Specifically, they're the bomb squad.
Following a mysterious explosion at a controversial chemical processing
plant, ATF agents have arrested the leader of an extremist environmental group. When the
bombing attacks continue and innocent lives are lost, while the 'eco-terrorist' in already
in custody, the female agent in charge of the morally troubling case has to team up with her
chief suspect to catch the real killer...
Despite a promising storyline, a likeable cast, and above average direction,
this does not avoid 'cop movie' clichés. When Tom Skerritt's character announces his
impending retirement, we can safely predict he's going to die tragically on screen. As the
beautiful ATF agent Ashley Pryor, blonde Kelly Rowan makes for a spirited heroine and, as
wrongly accused saboteur Scott, even Stephen Baldwin is slightly less wooden than usual.
There are decent pyrotechnical effects, efficiently staged gun battles, and a tense shootout
with the bad guy, but this is honestly no better or worse than any of the other dozen or more
TV flicks we have seen released on DVD recently.
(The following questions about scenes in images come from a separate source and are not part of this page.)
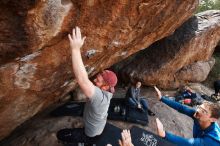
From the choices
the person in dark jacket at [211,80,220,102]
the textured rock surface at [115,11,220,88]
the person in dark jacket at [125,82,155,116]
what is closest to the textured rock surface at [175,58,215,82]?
the textured rock surface at [115,11,220,88]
Jonathan Heap directed the amazingly good short film, 12:01 (1990),
and its sadly less impressive feature-length version (eclipsed on release by the similarly
themed, but not explicitly science fictional, Groundhog Day, 1993), before he turned
out an underrated psychological thriller, Benefit Of The Doubt (1993), and made the
flawed Past Perfect (1998). Although Greenmail is watchable as a cop drama and
action thriller, Heap has yet to fulfil the initial promise of his SF hit.
DVD extras: none (same as the rental release), except for some trailers
playing before the main feature, and even these cannot be accessed separately.